New Ecology Degree 10/13

Red Tailed Hawk

Red Tailed Hawk

Beginning this fall we have a new degree program in Ecology at CBU. From the greek word Oikos meaning ‘house’ (habitat), Ecology is the scientific study of organisms and their interaction with both biotic and abiotic factors in their environment. The formal term was coined by Ernst Haeckel in 1866 and has been a major scientific field long before the official term was adopted. Historically, Ecology was dominated by natural history (observation of nature) and has transitioned to elaborate empirical studies. Ecology as a science is broad and ranges from small systems such as microbial communities surrounding plant roots to global nitrogen cycles.

Field Trip!

Field Trip!

Students at CBU have a tremendous advantage of taking a plethora of classes that fulfill Ecology degree requirements, many of which are not offered at much larger universities on a regular basis. For instance, we now offer the following courses on a regular basis: Dendrology, Herpetology, Limnology, Animal Behavior, Ecological Census Techniques, Wetland Ecology, Algae Fungi and Lichens, and other ecologically relevant courses. Students who obtain an Ecology degree from CBU will be prepared to compete well in the environmentally conscious job market.

This new degree offers an exciting new perspective within the biology department and exposes students to other career opportunities beyond the traditional health-oriented professions.

Here are some student research projects:

JD Wolfe examining seedling height prior to experimental planting.

JD Wolfe examining seedling height prior to experimental planting.

J.D. Wolfe conducted research on the campus of CBU in the summer of 2012. JD’s project resulted in a submission to The Journal of the Torrey Botanical Society entitled:  “Moore, J.E., J.D. Wolfe, S.B. Franklin.

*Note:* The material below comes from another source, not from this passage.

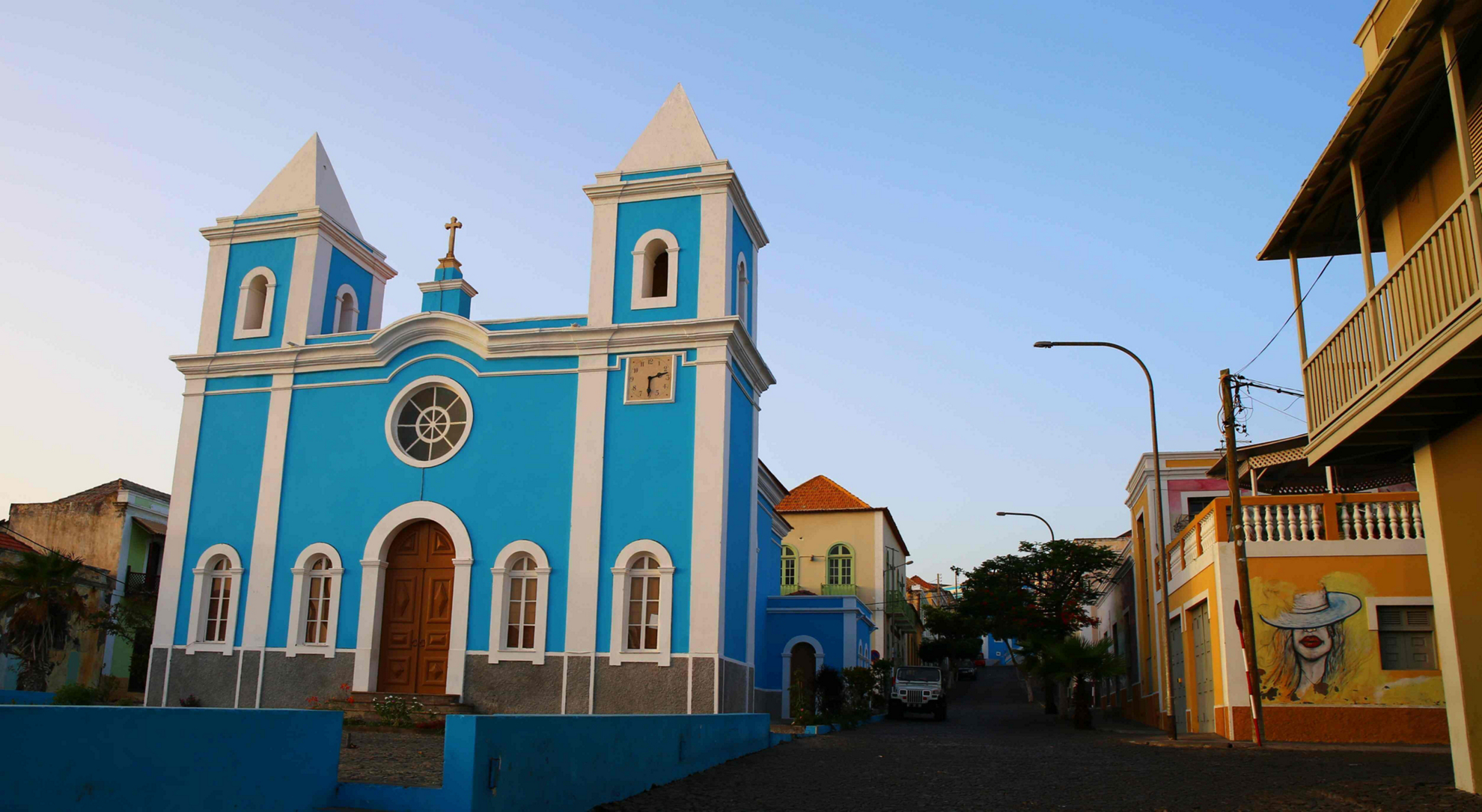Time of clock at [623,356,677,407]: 2:30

IN REVIEW. Growth responses of different aged individuals of Xanthium strumarium L. in flooded conditions”.

Two exotic invasive trees growing in competition experiment.

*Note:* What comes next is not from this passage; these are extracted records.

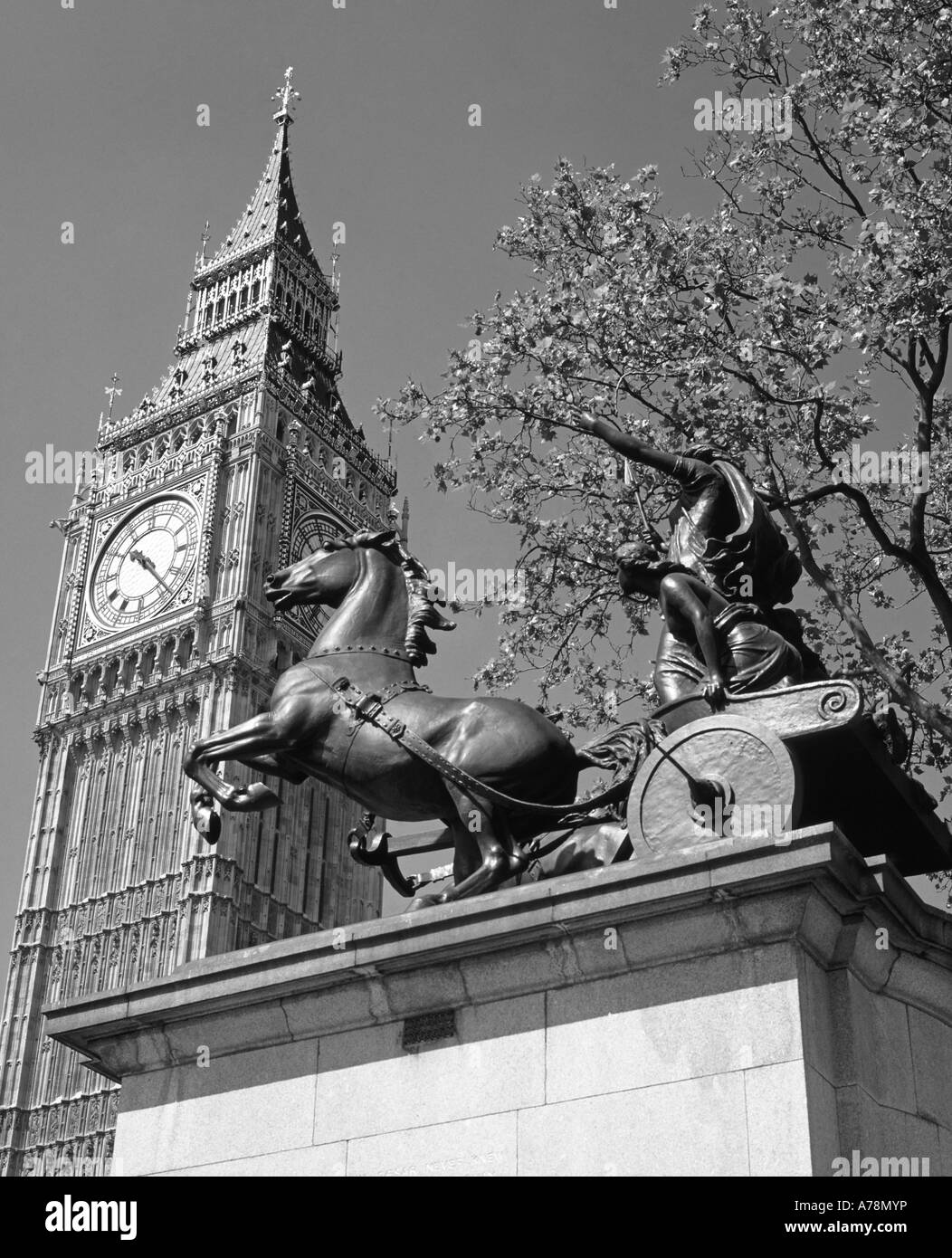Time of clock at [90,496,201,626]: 10:23
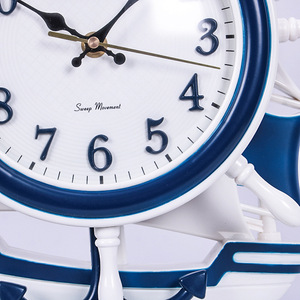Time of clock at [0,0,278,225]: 10:07
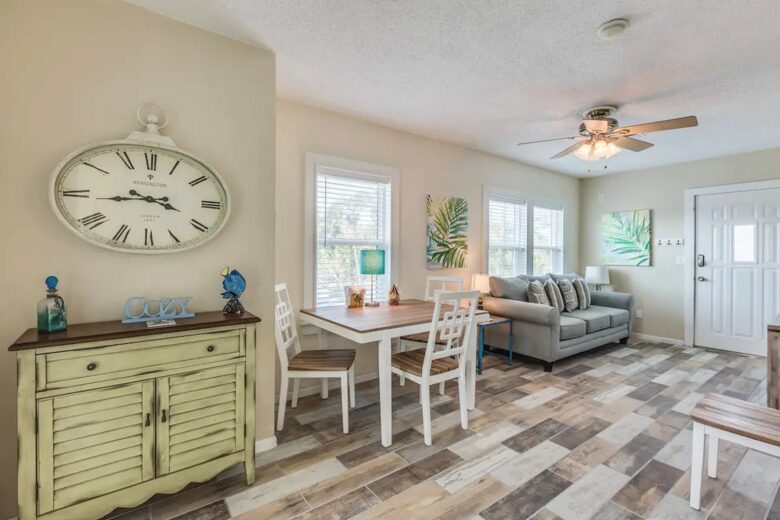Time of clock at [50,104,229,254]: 3:43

Two exotic invasive trees growing in competition experiment.

Daniel Stewart conducted research on the campus of CBU in the summer of 2012. Daniel’s project is currently in co-author peer review and will be submitted soon. The title of Daniel’s project is “Facilitative interactions of two co-occurring invasive trees in the Southeastern U.S.” This work was presented at the 2013 Annual Meeting of the Ecological Society of America in Minneapolis Minnesota in August 2013. See the image above.

Desire’ Smith getting up close and personal with her study organisms.

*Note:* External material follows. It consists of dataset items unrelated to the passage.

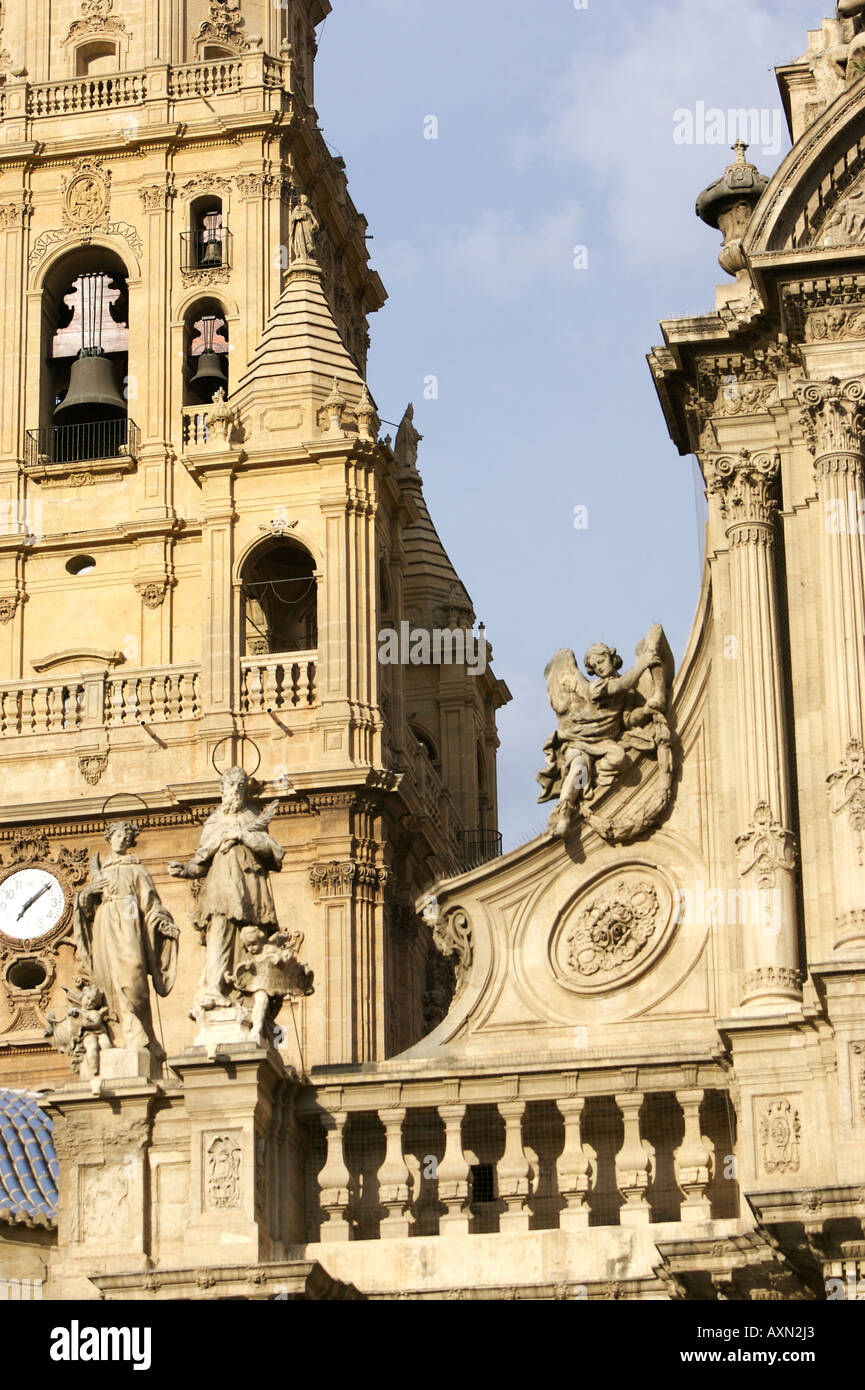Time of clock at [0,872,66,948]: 7:08
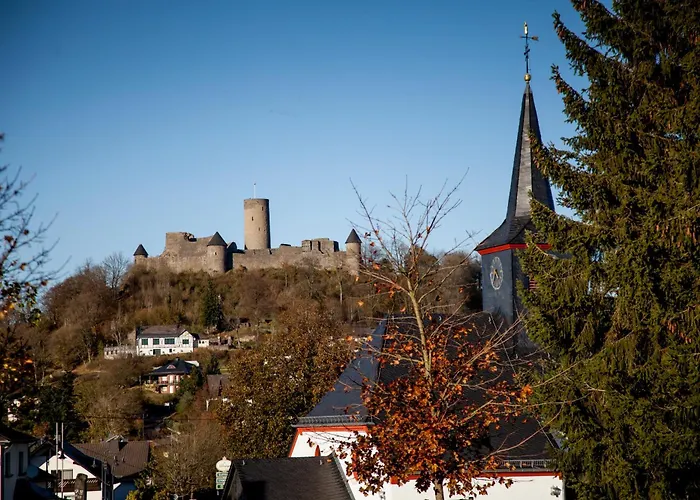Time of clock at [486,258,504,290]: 4:35
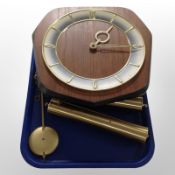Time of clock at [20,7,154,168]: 1:16
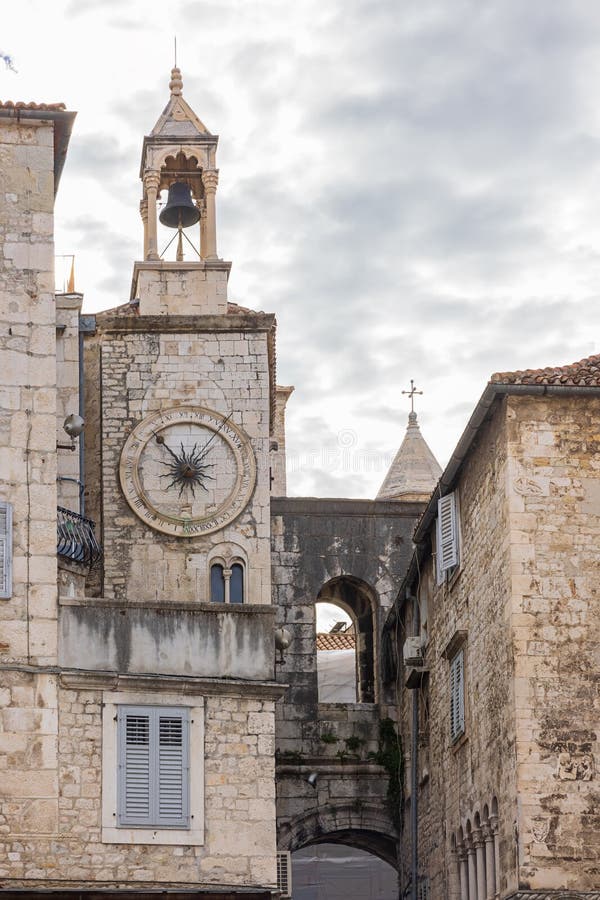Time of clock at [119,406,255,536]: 12:53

Desire’ Smith getting up close and personal with her study organisms.

Desire’ Smith, the first projected recipient of a CBU Ecology degree, conducted two projects during the May-mester course Ecological Census Techniques. Both projects have been submitted to Herpetological Review. The papers are entitled:  “Hanlon SM, Smith D, Kerby J, Parris MJ, and Moore JE. IN REVIEW. Confirmation of Batrachochytrium dendrobatidis infection via qPCR at the Edward J. Meeman Biological Field Station, Tennessee, USA;  and  Hanlon SM, Smith, D, Peterson B, Kerby J, Parris MJ, and Moore JE. IN REVIEW. Occurrence of Batrachochytrium dendrobatidis in Wapanocca National Wildlife Refuge, Arkansas, USA.”

Cathy Thorn’s project illustrates great experimental design.

Cathy Thorn’s project illustrates great experimental design.

Cathy Thorn is the newest member of the lab. She is conducting a project that is examining the effects of allelopathic compounds on nodulation. Cathy’s project is currently underway and will result in one publication.